同じ布団に入っているのに体はどんどん冷えていく。
謝りたいのに声を出すことすら出来なくて、ただただ恐怖を感じていた。
「離れぬならこちらが動くまでだ」
そして、更に私を追い込む言葉が落ちてくる。
信じられないような現実を受け止められず、だけど彼を失うかもしれないという恐怖に心が凍り付いたように冷たい。
彼にこれ以上突き放されるのが怖くて、動かない体を必死に動かして布団から転がりでた私は自分の布団に入る気になれずに三成の布団のそばに座って考えた。
謝らなきゃって、何とかしなきゃって必死に考えるのに言葉よりも出てきたのは涙だった。

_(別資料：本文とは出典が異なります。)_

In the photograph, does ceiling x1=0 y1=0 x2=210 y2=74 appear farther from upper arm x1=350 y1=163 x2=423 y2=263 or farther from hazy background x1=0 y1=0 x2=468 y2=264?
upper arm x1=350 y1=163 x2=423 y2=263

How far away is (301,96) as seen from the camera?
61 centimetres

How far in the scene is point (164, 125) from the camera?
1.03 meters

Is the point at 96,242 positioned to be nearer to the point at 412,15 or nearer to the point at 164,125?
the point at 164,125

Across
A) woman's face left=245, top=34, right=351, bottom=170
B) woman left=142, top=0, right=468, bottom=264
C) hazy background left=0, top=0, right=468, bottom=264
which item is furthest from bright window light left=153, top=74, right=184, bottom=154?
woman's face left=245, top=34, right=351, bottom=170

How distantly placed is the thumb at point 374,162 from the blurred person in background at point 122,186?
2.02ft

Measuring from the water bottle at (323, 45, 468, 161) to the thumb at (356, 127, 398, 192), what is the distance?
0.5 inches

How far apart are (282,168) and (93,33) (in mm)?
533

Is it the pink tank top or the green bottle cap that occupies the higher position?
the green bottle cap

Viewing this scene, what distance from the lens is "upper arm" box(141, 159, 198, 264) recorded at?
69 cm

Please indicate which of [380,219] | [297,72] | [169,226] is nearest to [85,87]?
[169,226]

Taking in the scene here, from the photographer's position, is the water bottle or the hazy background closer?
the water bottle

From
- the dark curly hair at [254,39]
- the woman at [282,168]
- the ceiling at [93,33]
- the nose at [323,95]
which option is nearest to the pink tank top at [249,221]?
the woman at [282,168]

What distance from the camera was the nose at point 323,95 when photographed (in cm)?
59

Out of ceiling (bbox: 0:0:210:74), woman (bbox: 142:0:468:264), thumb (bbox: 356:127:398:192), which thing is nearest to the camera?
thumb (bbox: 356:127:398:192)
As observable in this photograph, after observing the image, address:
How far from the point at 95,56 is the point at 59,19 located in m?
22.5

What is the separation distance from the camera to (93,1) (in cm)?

ポロポロと零れ落ちる涙が着物にどんどんとシミを作っていく。
止まることのない涙がぱたりぱたりと着物に落ちる度に音を立てる。
「情けないな…」
俯き涙が流れるまま動かない私の耳にポツリと届いたのは三成の声。
「すまぬ」
振り向き、彼に視線を向けようと畳に手をついた私の背中からふわりと包み込まれるように温もりを感じた。